Six degrees

Go to these Web sites to find out how to donate to community members who have been the hardest hit by the economic downturn: Loaves & Fishes,; The Salvation Army,; St. John’s Shelter,

It’s a scary time. For most of us, the global economic meltdown has thrashed our sense of who we are and what we have, both literally and figuratively. Almost all of us are worried about job security. As layoffs mount across the country and here in the Sacramento region, we are left to wonder when it will end and where we’ll be when it does.

What separates those of us who haven’t yet suffered too terribly from those who have lost jobs or abandoned homes? Not much. The “six degrees of separation” theory holds that everybody on the planet is separated by just six other people, that there are six degrees of separation between us and everyone else. Known sometimes as the “human web,” the theory attempts to establish that we’re all more connected than we realize.

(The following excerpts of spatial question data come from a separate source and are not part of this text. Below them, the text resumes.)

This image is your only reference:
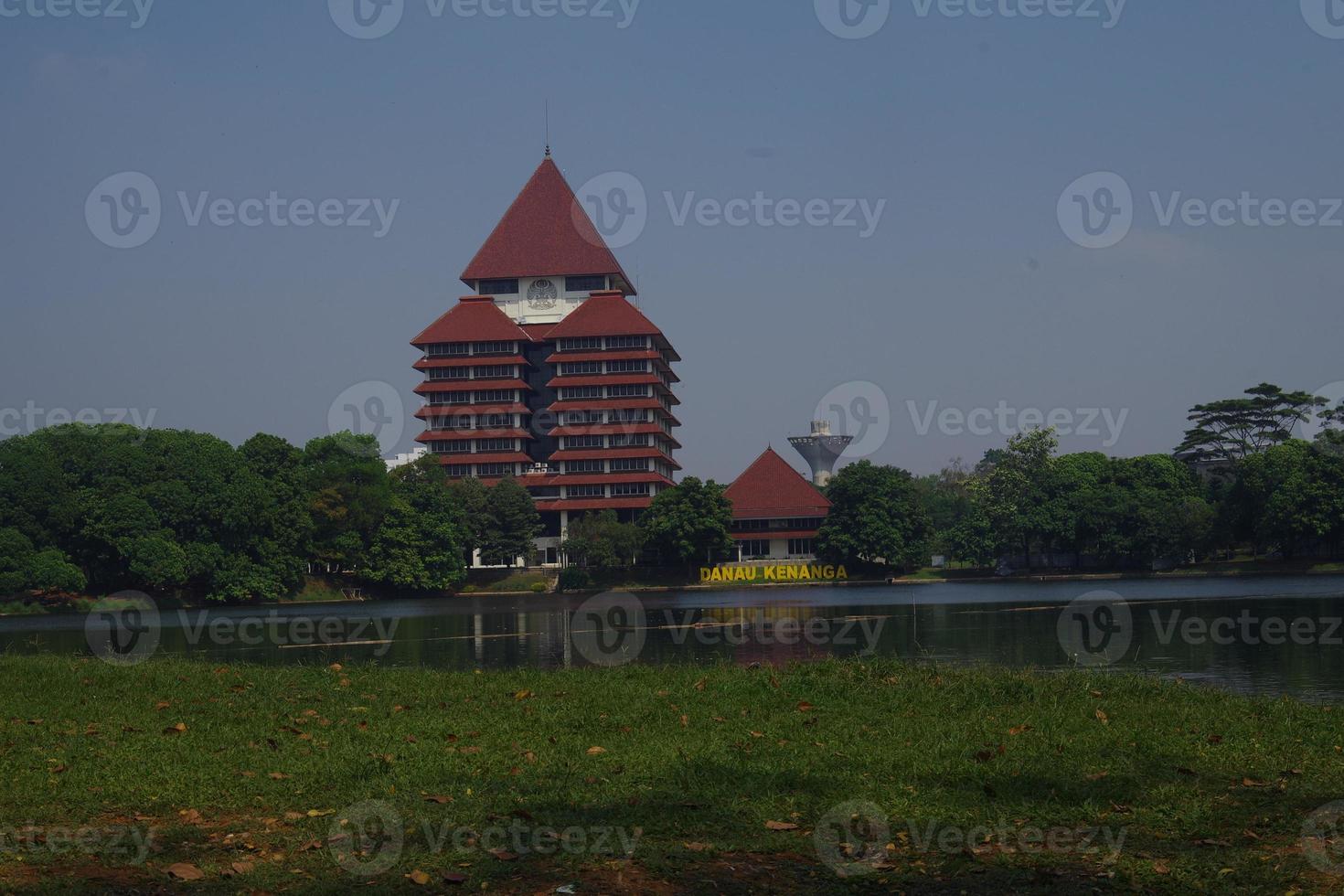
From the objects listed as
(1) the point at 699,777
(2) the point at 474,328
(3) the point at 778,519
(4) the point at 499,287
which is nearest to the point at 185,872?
(1) the point at 699,777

These days, it feels truer than ever. Not too many months ago, it might have taken at least a few degrees of separation to link most of us to those hardest hit by the tanking economy. But today, that’s not the case. Now every one of us has either experienced a job loss firsthand or we have family members, friends and colleagues who have suffered. Who doesn’t know someone who’s been laid off, furloughed, foreclosed on or given up on a once dreamed-of college future for a son or daughter?

It seems the wracked economy is just another reminder that we exist in a web of humanity that has us all indelibly linked, approaching zero separation.

What to do about it? We’d better take care of each other.